Deux axes seront privilégiés pour le numéro :

Axe 1 : Les études portant sur l’exploitation de corpus pour la formation d’enseignants de langues

· La réflexion épistémologique sur les typologies des corpus numériques pour la formation de futurs enseignants.

· Les apports des corpus numériques pour l’enseignement/apprentissage de compétences ciblées.

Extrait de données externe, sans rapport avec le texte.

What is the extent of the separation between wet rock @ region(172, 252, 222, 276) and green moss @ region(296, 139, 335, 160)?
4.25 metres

 · Les méthodes et les outils pour explorer les corpus.

Axe 2 : Les études relatives à l’exploitation de corpus dans les dispositifs et systèmes d’apprentissage.

· Les outils de requêtes et de visualisation dans le cadre de situation d’apprentissage

· Les outils d’analyse automatique des productions d’apprenants permettant l’élaboration de feedback et/ou la prédiction de niveau de compétence.

· Les outils de constitution de jeux de données enrichies pour l’étude des L2 (extraction automatique de formes linguistiques, mesures de la complexité linguistique).

· Les méthodes de modélisation des productions d’apprenants pour des tâches telles que l’analyse d’erreur et la classification par niveau.

· La réflexion épistémologique sur l’utilisation des données d’apprenants dans des systèmes automatisés.

 La soumission se fait en deux temps

– Proposition de contributions : résumé de 500 mots, bibliographie non comprise

à envoyer à : Simona.Ruggia@univ-cotedazur.fr et thomas.gaillat@univ-rennes2.fr – date limite : 31 octobre 2021

– notification : 15 décembre 2021 2.

Soumission des articles : langue : français ou anglais

taille des articles : entre 25.000 et 35.000 signes espaces compris format .doc ou .dot, minimalement mis en forme (times new roman 12, titres apparents, citations apparentes, etc.)